#### [STATED EXERCISE A]
In the post about Santa, which train does James ask to ride to the North Pole?

08 December 2005

on santa

Now that James is almost 4, we are at an age of learning to tell the difference between fantasy and reality. Now that the Christmas season is upon us, we are facing the Santa issue. What to do?

I don't really feel comfortable telling the Santa story to James as if it were truth. When I was a kid, the tags on the gifts said they were from Santa, but we knew it was Mom. We recognized her handwriting. That, and she never really tried to convince us otherwise. So I knew from early on that Santa was a myth. Yet I was a kid who really enjoyed fantasy, and I pretended to believe because I wanted the magic.

This year is the first year that James has really had questions about Santa, and I hesitate in my answers, qualifying them with statements like "some people believe" and "the Santa story says". Earlier this week after I'd been shopping for Christmas presents, he asked me why I got the presents instead of Santa. On the spot, I couldn't really think of a good way to answer, so I told him that Santa is pretend, a story, and that we buy gifts at Christmas for the people we love. After all, if he thinks that Christmas presents magically appear, how will he learn the joy of giving gifts? I thought maybe that would be it for Santa.

Then, today, in the car, out of nowhere, James tells me, "Mom, I believe in Santa." I said okay. Then he asked if today, we could ride the Polar Express to the North Pole. I told him that the Polar Express is pretend, there is no train to the North Pole, and even if there was it would take days to get there. And James just didn't believe me.

So I think in our case Santa is less of an issue than I was expecting. I tell my son the truth, and he doesn't believe me, because books and TV and movies tell him Santa is real, his friends (and lots of grown-ups) talk about Santa, and everywhere he looks in the month of December he sees Santa.

#### [INPUT ROWS]
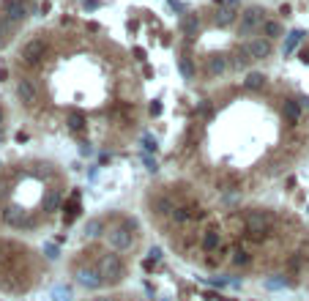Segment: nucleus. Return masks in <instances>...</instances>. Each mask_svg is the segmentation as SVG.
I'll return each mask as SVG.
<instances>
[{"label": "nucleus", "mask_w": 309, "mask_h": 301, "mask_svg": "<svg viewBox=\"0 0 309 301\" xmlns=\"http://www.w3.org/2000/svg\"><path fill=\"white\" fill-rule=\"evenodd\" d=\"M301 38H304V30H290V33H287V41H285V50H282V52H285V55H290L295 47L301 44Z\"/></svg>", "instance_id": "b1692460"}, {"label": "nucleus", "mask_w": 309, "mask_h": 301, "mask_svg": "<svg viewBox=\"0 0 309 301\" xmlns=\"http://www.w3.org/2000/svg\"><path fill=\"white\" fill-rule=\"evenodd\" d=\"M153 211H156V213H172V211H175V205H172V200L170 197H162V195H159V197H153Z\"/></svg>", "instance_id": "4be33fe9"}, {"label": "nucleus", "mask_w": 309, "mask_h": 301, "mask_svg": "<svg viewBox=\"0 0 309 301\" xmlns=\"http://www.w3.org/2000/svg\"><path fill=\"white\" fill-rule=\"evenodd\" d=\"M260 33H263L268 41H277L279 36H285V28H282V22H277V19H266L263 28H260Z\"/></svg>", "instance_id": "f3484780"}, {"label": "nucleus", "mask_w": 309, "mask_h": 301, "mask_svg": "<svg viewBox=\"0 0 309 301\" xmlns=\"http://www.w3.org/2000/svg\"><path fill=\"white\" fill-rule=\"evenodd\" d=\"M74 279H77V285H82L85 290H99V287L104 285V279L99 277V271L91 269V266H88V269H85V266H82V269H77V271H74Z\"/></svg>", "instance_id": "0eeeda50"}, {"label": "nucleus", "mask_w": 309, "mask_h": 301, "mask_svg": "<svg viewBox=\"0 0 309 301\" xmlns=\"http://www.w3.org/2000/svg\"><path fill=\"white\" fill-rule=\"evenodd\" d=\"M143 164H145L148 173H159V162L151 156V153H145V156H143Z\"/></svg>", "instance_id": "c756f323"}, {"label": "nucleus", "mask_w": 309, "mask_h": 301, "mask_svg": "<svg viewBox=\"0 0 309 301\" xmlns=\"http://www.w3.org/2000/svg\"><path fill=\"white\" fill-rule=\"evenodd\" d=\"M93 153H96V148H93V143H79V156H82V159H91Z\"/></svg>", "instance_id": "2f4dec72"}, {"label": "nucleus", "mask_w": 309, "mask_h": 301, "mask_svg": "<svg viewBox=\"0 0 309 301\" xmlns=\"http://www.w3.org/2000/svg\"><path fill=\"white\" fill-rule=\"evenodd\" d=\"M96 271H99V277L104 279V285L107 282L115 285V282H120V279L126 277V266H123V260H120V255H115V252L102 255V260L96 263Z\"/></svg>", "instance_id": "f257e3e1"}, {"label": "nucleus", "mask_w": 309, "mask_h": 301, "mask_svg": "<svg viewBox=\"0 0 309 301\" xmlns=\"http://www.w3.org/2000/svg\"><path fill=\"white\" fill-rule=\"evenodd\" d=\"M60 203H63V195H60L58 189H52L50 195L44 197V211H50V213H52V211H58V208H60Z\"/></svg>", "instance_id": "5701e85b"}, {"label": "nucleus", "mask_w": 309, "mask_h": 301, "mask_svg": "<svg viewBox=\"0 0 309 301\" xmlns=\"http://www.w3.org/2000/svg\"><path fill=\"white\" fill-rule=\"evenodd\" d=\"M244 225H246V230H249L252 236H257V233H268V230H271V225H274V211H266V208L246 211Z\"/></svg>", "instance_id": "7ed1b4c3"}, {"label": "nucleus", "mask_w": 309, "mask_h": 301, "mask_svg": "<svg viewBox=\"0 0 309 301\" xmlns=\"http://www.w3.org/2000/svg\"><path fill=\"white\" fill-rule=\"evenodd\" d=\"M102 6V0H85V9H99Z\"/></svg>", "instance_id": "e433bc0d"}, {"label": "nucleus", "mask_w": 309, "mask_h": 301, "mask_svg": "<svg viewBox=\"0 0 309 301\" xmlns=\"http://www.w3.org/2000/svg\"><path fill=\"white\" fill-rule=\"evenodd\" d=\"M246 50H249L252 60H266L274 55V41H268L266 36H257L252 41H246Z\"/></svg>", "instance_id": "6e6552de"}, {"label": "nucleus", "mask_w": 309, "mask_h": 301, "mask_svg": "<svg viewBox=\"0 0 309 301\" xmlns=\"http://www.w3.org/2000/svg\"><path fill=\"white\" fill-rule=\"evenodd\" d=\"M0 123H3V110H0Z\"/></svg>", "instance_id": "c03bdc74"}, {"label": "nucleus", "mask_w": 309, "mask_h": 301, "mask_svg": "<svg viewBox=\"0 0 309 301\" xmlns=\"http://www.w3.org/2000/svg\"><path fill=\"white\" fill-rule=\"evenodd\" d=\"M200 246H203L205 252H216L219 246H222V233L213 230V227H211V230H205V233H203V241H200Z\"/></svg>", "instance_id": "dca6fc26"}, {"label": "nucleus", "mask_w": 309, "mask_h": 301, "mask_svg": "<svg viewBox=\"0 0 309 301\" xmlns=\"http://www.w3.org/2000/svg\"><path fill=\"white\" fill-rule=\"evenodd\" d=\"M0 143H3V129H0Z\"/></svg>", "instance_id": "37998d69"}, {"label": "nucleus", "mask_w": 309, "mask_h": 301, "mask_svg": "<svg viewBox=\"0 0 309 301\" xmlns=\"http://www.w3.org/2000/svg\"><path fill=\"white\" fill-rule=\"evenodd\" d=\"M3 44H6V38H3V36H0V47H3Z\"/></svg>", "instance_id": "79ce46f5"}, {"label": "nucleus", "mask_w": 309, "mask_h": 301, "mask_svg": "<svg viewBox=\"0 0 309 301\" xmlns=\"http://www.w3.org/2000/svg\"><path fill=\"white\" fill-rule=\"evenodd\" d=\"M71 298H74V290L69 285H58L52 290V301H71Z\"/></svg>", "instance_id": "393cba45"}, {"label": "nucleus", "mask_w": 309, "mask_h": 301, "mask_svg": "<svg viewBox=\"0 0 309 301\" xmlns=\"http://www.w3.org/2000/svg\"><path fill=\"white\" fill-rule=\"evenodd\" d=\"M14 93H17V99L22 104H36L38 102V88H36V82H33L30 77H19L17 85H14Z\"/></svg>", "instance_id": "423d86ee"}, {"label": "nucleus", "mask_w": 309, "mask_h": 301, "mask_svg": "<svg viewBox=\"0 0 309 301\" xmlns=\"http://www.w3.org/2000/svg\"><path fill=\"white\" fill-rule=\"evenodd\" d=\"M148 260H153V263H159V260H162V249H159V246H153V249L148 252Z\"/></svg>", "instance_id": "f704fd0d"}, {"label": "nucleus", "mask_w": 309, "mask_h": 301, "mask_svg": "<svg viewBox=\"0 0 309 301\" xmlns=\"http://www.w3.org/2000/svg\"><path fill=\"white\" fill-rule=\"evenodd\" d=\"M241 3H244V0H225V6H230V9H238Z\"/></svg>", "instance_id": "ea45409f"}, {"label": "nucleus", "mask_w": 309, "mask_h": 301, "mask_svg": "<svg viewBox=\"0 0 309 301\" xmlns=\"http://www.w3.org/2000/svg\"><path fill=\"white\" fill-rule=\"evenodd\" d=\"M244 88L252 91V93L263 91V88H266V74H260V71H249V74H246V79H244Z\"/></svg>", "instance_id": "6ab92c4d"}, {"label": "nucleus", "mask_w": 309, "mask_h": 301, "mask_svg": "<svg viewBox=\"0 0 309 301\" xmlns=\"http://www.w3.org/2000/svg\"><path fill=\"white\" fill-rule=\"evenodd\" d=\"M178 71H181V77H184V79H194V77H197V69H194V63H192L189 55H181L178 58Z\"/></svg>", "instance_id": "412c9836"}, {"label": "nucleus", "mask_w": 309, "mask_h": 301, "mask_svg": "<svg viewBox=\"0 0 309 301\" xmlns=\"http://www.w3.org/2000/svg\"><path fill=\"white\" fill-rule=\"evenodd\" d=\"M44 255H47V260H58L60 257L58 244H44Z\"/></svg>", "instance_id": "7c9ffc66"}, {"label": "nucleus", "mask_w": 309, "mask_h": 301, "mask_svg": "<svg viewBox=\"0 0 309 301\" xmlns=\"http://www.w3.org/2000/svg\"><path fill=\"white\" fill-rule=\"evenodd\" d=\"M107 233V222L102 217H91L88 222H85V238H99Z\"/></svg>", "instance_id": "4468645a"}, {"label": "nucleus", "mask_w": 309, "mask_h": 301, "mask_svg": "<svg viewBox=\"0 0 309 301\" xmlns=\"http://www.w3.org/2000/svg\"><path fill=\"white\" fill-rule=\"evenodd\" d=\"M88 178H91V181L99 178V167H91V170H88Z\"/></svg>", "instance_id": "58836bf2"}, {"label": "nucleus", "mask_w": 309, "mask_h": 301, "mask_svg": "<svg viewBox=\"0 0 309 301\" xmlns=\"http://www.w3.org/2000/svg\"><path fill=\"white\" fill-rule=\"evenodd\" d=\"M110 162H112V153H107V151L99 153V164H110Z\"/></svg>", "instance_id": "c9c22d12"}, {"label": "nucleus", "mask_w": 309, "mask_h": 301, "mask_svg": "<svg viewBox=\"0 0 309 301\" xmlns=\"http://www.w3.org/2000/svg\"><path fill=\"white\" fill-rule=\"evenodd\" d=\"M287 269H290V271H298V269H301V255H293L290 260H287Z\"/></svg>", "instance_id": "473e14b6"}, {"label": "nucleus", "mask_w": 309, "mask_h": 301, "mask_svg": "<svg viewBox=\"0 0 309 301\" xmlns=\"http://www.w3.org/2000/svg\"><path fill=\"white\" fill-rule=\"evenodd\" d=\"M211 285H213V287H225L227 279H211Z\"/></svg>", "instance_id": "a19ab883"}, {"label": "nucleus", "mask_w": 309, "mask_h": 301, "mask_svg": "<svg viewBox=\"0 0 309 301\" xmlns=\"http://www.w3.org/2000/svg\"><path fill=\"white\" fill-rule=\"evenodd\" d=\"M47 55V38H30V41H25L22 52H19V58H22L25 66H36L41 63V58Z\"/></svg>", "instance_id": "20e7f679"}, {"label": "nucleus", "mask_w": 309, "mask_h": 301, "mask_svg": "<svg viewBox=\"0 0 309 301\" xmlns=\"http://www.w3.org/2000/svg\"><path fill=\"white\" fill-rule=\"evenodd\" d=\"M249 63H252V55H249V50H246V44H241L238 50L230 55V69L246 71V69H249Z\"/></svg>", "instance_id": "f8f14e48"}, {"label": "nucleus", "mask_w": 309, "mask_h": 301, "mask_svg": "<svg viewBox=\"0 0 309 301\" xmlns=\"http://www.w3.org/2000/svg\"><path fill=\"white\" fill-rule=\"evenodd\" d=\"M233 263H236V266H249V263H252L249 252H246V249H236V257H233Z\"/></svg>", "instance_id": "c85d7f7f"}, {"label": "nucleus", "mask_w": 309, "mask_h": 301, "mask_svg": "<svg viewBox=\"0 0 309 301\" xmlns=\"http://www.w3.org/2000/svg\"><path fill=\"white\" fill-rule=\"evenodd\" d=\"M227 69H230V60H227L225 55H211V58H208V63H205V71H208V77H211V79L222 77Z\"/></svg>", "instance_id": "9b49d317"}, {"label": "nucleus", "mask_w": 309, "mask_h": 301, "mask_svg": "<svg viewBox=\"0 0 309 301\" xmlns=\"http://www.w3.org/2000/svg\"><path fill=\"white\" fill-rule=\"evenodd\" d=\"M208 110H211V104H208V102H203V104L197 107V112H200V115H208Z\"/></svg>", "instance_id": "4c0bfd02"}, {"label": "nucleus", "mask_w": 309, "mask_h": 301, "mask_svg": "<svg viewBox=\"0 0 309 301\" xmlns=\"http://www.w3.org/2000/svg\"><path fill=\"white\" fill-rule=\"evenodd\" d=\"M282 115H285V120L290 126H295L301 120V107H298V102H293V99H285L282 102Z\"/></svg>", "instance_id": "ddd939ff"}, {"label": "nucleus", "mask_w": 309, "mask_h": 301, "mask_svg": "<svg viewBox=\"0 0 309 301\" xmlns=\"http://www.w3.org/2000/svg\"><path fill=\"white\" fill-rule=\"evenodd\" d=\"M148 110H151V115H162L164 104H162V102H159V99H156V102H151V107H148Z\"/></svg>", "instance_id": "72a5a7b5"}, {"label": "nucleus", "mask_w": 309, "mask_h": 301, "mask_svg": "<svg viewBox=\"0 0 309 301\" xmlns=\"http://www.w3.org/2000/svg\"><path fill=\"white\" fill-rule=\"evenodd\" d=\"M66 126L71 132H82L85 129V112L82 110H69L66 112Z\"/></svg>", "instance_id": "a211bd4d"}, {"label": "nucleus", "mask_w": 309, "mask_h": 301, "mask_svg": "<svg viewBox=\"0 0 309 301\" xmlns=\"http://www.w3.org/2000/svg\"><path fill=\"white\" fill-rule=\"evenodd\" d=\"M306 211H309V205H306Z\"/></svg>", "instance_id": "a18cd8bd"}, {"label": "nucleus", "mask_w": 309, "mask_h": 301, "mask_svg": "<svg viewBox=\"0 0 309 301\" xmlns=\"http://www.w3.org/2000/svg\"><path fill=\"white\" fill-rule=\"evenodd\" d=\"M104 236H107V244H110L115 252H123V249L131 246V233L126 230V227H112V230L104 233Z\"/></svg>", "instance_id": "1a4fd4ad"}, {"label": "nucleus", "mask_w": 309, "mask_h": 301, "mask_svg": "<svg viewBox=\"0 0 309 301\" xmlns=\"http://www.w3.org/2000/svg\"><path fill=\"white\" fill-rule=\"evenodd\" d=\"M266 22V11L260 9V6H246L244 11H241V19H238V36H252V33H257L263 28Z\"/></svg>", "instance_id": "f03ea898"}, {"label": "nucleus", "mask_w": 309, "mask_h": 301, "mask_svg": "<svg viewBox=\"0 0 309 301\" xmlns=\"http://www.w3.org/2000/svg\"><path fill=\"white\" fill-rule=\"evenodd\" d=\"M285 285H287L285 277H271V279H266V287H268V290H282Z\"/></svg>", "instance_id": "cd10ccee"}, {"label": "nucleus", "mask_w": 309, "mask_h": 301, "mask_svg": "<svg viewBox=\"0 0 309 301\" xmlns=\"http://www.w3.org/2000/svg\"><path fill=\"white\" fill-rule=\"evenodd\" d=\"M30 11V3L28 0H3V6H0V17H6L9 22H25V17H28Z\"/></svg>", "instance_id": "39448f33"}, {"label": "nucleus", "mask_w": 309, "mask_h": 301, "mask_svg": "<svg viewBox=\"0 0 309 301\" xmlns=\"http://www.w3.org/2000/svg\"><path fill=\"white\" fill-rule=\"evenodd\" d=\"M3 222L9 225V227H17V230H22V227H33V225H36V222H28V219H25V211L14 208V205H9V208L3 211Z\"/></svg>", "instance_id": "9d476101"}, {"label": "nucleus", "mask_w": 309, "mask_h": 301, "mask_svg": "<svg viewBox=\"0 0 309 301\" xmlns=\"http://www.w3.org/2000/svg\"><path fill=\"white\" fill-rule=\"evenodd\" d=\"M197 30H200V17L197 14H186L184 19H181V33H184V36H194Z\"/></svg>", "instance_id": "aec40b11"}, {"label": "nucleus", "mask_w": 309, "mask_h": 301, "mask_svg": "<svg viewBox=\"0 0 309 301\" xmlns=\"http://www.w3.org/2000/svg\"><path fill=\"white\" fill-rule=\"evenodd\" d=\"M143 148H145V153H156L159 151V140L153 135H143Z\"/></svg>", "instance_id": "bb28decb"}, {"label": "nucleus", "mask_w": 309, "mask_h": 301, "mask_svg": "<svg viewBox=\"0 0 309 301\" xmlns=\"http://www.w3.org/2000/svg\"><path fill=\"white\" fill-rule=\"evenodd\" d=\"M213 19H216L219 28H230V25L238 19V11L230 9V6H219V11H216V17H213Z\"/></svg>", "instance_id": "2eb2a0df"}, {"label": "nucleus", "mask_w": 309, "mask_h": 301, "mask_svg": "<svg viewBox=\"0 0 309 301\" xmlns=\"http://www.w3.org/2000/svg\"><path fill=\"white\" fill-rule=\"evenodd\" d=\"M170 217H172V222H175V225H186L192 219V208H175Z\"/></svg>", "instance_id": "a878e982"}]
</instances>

--

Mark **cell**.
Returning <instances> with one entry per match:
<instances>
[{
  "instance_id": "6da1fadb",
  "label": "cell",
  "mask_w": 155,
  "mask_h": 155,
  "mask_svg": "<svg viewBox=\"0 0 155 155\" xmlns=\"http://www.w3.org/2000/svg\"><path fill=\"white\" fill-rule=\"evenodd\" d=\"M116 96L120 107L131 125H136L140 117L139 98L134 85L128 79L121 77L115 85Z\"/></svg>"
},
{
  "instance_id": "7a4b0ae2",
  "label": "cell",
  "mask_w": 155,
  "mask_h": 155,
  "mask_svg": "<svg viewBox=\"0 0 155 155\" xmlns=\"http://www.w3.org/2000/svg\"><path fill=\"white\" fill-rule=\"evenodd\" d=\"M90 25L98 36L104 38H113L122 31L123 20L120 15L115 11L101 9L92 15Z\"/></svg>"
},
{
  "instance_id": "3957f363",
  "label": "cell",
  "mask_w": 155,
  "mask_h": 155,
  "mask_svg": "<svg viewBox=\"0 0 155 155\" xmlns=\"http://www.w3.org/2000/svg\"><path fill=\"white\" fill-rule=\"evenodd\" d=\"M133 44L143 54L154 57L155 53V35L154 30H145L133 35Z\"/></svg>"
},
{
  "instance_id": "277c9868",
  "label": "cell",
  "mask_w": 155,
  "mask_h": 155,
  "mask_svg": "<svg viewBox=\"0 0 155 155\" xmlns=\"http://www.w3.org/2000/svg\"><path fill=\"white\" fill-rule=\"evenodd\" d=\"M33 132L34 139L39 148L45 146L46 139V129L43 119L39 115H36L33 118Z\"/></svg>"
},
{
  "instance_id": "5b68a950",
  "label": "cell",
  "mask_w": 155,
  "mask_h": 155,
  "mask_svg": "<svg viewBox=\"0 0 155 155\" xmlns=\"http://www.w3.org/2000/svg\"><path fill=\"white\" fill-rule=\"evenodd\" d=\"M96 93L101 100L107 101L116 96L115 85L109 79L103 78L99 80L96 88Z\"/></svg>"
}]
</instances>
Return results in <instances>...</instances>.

#### [STATED EXERCISE B]
Put the record lines into a numbered list, covering everything from the line containing "Mark **cell**." down to the line containing "Return results in <instances>...</instances>.", both included, and leave out any blank lines.

#### [CORRECT OUTPUT A]
The Polar Express.

#### [CORRECT OUTPUT B]
1. Mark **cell**.
2. Returning <instances> with one entry per match:
3. <instances>
4. [{
5.   "instance_id": "6da1fadb",
6.   "label": "cell",
7.   "mask_w": 155,
8.   "mask_h": 155,
9.   "mask_svg": "<svg viewBox=\"0 0 155 155\" xmlns=\"http://www.w3.org/2000/svg\"><path fill=\"white\" fill-rule=\"evenodd\" d=\"M116 96L120 107L131 125H136L140 117L139 98L134 85L128 79L121 77L115 85Z\"/></svg>"
10. },
11. {
12.   "instance_id": "7a4b0ae2",
13.   "label": "cell",
14.   "mask_w": 155,
15.   "mask_h": 155,
16.   "mask_svg": "<svg viewBox=\"0 0 155 155\" xmlns=\"http://www.w3.org/2000/svg\"><path fill=\"white\" fill-rule=\"evenodd\" d=\"M90 25L98 36L104 38H113L122 31L123 20L120 15L115 11L101 9L92 15Z\"/></svg>"
17. },
18. {
19.   "instance_id": "3957f363",
20.   "label": "cell",
21.   "mask_w": 155,
22.   "mask_h": 155,
23.   "mask_svg": "<svg viewBox=\"0 0 155 155\" xmlns=\"http://www.w3.org/2000/svg\"><path fill=\"white\" fill-rule=\"evenodd\" d=\"M133 44L143 54L154 57L155 53V35L154 30H145L133 35Z\"/></svg>"
24. },
25. {
26.   "instance_id": "277c9868",
27.   "label": "cell",
28.   "mask_w": 155,
29.   "mask_h": 155,
30.   "mask_svg": "<svg viewBox=\"0 0 155 155\" xmlns=\"http://www.w3.org/2000/svg\"><path fill=\"white\" fill-rule=\"evenodd\" d=\"M33 132L34 139L39 148L45 146L46 139V129L43 119L39 115H36L33 118Z\"/></svg>"
31. },
32. {
33.   "instance_id": "5b68a950",
34.   "label": "cell",
35.   "mask_w": 155,
36.   "mask_h": 155,
37.   "mask_svg": "<svg viewBox=\"0 0 155 155\" xmlns=\"http://www.w3.org/2000/svg\"><path fill=\"white\" fill-rule=\"evenodd\" d=\"M96 93L101 100L107 101L116 96L115 85L109 79L103 78L99 80L96 88Z\"/></svg>"
38. }]
39. </instances>
40. Return results in <instances>...</instances>.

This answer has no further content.